■ Task details
The lines from the start of the data through the line containing "Consider this experimental" are to be reproduced exactly, both ends included.

== Material provided ==

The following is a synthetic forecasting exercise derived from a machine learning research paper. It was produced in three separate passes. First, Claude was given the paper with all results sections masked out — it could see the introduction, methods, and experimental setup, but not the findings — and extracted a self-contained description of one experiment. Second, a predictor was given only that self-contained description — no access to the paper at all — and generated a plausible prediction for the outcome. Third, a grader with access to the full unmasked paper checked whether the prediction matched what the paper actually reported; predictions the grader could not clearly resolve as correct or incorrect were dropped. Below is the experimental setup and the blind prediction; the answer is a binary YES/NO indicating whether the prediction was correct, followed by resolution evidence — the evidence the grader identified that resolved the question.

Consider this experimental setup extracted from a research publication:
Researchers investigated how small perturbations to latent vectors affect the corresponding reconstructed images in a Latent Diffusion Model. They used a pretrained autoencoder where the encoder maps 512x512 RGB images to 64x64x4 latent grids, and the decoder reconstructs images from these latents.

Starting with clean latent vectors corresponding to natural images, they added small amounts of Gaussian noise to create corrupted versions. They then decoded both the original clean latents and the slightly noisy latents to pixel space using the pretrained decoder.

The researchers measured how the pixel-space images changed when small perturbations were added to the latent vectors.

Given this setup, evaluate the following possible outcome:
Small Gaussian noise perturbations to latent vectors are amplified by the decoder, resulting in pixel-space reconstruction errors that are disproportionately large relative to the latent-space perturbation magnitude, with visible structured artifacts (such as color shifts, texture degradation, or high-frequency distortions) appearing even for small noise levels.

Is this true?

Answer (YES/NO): NO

===

■ Solution for this task
The following is a synthetic forecasting exercise derived from a machine learning research paper. It was produced in three separate passes. First, Claude was given the paper with all results sections masked out — it could see the introduction, methods, and experimental setup, but not the findings — and extracted a self-contained description of one experiment. Second, a predictor was given only that self-contained description — no access to the paper at all — and generated a plausible prediction for the outcome. Third, a grader with access to the full unmasked paper checked whether the prediction matched what the paper actually reported; predictions the grader could not clearly resolve as correct or incorrect were dropped. Below is the experimental setup and the blind prediction; the answer is a binary YES/NO indicating whether the prediction was correct, followed by resolution evidence — the evidence the grader identified that resolved the question.

Consider this experimental setup extracted from a research publication:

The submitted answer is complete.